_Document extract_

□ □ □ □

FIELD MEETING: THINKING PROJECTS
Simon Fujiwara (Berlin)
Hope House – A Guided Tour
Emerging from his most ambitious installation project to date – Fujiwara’s keynote lecture performance transported the audience through the process of reproducing a full-scale replica of the Anne Frank House presented as a building within a building across four floors of a gallery in Tel Aviv. Synthesizing a variety of ethical, economical, and practical questions around the now global culture of capitalism and consumption into a compelling performance for which he is internationally known, Fujiwara presented a rich, contradictory, and indeed “uneasy picture of the most cherished human desires: to do good, to belong, to love.”
> See all presenters’ profiles
Simon Fujiwara, Hope House – A Guided Tour, 2017. Performance lecture documentation FIELD MEETING Take 5: Thinking Project, November 15th at SVA Theatre.

□ □ □ □

_What to work on_
(a) Rewrite the Hope House description from "FIELD MEETING: THINKING" to "at SVA Theatre.", replacing "audience" with "viewers".
(b) According to the Hope House description, what kinds of questions did Fujiwara synthesize into his performance?

_Given records_
□ □ □ □

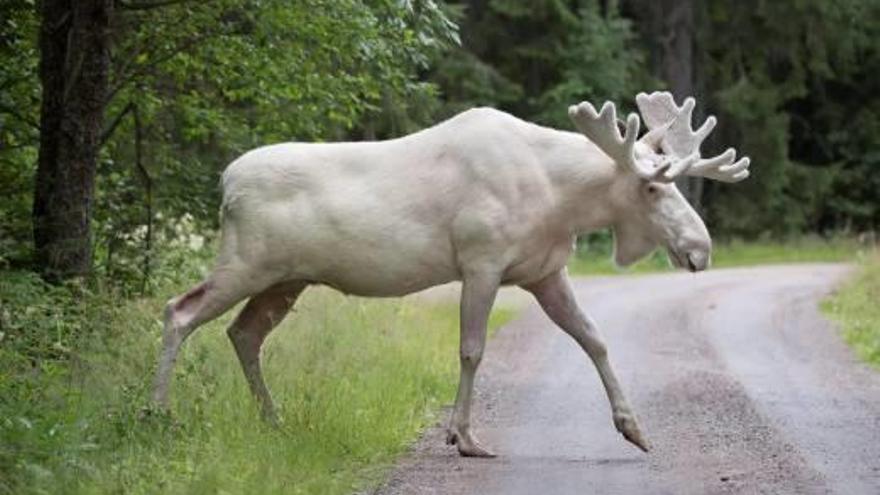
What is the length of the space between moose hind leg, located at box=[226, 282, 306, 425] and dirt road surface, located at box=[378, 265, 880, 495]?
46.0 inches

□ □ □ □

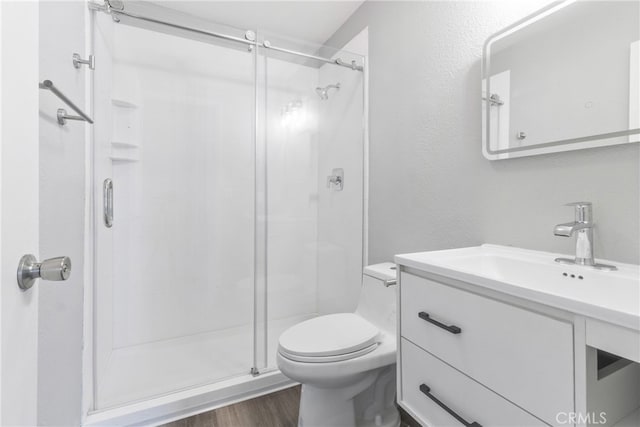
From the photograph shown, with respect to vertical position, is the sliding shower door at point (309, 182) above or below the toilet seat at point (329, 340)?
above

□ □ □ □

_Results of the tasks_
(a)
FIELD MEETING: THINKING PROJECTS
Simon Fujiwara (Berlin)
Hope House – A Guided Tour
Emerging from his most ambitious installation project to date – Fujiwara’s keynote lecture performance transported the viewers through the process of reproducing a full-scale replica of the Anne Frank House presented as a building within a building across four floors of a gallery in Tel Aviv. Synthesizing a variety of ethical, economical, and practical questions around the now global culture of capitalism and consumption into a compelling performance for which he is internationally known, Fujiwara presented a rich, contradictory, and indeed “uneasy picture of the most cherished human desires: to do good, to belong, to love.”
> See all presenters’ profiles
Simon Fujiwara, Hope House – A Guided Tour, 2017. Performance lecture documentation FIELD MEETING Take 5: Thinking Project, November 15th at SVA Theatre.

(b) Ethical, economical, and practical questions.